EXTRACT PROVIDED —
They start by conducting interviews in small coastal communities in Caramoan; they’ll meet with barangay captains and members to know their trash situation and to see if there’s a need for  coral reef restoration in the area. If they agree, they will partner with them and start doing community education events like film showings and seminars in different schools in their barangay. They teach kids as young as five years old about how they can keep their coral reefs healthy and the importance of living thoughtfully with the environment. They’ve already approached approximately 15 barangays in Caramoan.

“Education. Just really getting them up to speed on how the environment impacts their life and what they can practically do now to help save it.”

They have different partners and volunteers in the Philippines, particularly in Batangas, and are fully funded by donations sent to the non-profit organization, World Team Inc.,

Commitmment, Connection, and Cooperation

“It’s all connected. If people learn to live sustainably with the environment and then it benefits them, it also benefits the environment. So it’s essential, pwede naming iwasan ang mga tao and just do the forestation, pero kung hindi sila sumasang-ayon sa ginagawa namin at sisirain nila yung programa, hindi din magwo-work, so we have to work with the people and the environment together.”

They are currently monitoring 25 large-size domes for now; 12 are in Tugawe cove, 8 in Sitio Casay just beside Tugawe cove, and then a total of 5 in San Vicente.

“We focus right in Caramoan but we’re building our capacity to extend. We’d like to grow more in Camsur, Albay, and all of the other regions around.”

When asked what propels them to continue doing this: “Really it’s our commitment to God. Diyos ang nagbigay sa bawat isa sa atin ng tungkulin para alagaan ang kalikasan, and so when we’re working to help the environment, we’re really feeling that we’re doing what God wants us to do and everyone who joins with us feels that as well.”

Before meeting the two, I managed to equip myself with some knowledge about coral reefs and some technicalities about the matter for the interview, but our conversation turned rather enlightening and inspiring than just mere exchange of information. More than the need to gather material for my article, I felt their genuine concern and intention to better the livelihood in the area they’ve considered their home for 15 years. It was refreshing to know that there are still people out there who willingly go out of their way to help others, regardless of age, race, and nationality.

Coral reefs and faith in humanity, restored.

WORK TASK — Rewrite the passage of the coral reef article that begins at "Commitmment, Connection, and" and stops after "in San Vicente.", substituting "Tugawe Cove" for "Tugawe cove". The listing that comes next is from a different source.

EXTRACTED ENTRIES —
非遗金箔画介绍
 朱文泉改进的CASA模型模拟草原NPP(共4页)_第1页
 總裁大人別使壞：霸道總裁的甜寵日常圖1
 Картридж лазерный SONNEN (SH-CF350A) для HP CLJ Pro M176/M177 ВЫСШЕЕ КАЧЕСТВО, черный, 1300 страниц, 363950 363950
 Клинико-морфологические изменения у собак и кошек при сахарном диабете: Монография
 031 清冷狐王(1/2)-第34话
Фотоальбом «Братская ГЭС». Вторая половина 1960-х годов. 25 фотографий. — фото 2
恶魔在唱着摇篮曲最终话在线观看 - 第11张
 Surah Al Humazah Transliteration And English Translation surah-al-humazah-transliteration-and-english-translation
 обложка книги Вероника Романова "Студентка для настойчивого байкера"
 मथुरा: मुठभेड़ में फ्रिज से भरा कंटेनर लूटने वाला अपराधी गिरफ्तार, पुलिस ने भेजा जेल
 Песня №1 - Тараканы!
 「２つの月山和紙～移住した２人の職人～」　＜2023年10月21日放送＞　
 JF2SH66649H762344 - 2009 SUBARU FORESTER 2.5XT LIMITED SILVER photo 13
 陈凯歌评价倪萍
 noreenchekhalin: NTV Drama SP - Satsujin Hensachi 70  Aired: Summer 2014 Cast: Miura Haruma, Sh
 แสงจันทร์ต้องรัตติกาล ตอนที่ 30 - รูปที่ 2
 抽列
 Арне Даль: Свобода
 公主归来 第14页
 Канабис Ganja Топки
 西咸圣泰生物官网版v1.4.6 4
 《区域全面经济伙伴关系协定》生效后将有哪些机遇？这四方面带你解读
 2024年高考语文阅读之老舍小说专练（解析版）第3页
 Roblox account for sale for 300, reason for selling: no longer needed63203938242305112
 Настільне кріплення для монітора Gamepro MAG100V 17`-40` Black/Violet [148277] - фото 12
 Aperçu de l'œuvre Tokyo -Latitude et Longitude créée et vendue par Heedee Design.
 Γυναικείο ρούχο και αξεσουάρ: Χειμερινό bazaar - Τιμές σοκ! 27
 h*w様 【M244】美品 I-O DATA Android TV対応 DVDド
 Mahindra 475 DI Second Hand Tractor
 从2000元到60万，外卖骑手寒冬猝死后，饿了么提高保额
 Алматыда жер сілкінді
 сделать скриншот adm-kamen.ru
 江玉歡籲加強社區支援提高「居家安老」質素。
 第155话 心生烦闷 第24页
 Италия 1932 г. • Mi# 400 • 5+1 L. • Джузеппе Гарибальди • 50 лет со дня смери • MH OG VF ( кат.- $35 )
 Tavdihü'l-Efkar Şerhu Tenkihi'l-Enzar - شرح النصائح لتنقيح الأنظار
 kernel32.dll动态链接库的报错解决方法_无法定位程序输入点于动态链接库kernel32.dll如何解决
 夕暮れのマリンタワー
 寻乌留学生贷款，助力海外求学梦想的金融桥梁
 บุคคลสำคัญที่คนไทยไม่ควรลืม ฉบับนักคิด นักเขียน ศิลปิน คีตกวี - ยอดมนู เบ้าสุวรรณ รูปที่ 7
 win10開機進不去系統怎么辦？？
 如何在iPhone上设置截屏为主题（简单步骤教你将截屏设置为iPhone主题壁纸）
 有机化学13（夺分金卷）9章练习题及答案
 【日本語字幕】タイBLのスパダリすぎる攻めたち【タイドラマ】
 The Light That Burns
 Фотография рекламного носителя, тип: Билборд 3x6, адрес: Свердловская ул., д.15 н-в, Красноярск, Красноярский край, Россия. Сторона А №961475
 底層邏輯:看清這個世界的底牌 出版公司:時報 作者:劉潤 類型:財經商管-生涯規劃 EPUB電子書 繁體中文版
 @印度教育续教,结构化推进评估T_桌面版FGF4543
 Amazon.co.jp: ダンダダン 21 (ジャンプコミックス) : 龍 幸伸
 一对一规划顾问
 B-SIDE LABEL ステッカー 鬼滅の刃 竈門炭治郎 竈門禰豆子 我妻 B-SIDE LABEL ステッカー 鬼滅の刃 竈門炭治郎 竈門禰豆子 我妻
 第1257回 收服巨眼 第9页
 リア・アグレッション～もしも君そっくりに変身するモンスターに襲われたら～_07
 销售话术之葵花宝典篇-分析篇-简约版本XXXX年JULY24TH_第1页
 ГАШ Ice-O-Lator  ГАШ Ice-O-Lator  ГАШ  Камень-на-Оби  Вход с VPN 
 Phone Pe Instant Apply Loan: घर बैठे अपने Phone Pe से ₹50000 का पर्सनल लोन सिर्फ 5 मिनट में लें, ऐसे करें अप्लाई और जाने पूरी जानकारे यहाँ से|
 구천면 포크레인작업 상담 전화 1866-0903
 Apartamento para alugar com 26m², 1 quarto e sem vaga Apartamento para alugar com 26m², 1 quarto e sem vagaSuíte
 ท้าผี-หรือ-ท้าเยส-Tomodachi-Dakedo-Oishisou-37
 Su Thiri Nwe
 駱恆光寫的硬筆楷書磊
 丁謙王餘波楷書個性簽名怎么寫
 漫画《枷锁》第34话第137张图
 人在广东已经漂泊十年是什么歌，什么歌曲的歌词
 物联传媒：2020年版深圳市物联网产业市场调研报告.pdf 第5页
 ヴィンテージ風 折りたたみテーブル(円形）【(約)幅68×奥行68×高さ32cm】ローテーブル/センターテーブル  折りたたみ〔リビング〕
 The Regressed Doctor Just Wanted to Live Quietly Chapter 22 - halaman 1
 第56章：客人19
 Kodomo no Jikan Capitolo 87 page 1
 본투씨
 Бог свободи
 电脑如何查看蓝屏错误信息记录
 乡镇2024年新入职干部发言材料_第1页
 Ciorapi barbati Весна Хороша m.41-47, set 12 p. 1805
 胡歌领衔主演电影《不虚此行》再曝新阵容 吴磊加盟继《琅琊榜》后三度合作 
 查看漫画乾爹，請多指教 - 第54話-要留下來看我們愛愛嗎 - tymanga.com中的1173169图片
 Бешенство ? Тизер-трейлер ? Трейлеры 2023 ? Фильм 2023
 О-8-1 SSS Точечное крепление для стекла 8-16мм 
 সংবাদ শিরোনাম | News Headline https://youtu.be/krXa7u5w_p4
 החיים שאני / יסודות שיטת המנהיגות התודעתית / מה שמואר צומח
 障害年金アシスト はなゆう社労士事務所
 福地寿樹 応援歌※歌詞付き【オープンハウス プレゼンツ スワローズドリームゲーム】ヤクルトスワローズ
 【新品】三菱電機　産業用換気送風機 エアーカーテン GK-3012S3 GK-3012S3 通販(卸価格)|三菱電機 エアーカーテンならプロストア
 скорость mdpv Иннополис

EXPECTED OUTPUT —
Commitmment, Connection, and Cooperation

“It’s all connected. If people learn to live sustainably with the environment and then it benefits them, it also benefits the environment. So it’s essential, pwede naming iwasan ang mga tao and just do the forestation, pero kung hindi sila sumasang-ayon sa ginagawa namin at sisirain nila yung programa, hindi din magwo-work, so we have to work with the people and the environment together.”

They are currently monitoring 25 large-size domes for now; 12 are in Tugawe Cove, 8 in Sitio Casay just beside Tugawe Cove, and then a total of 5 in San Vicente.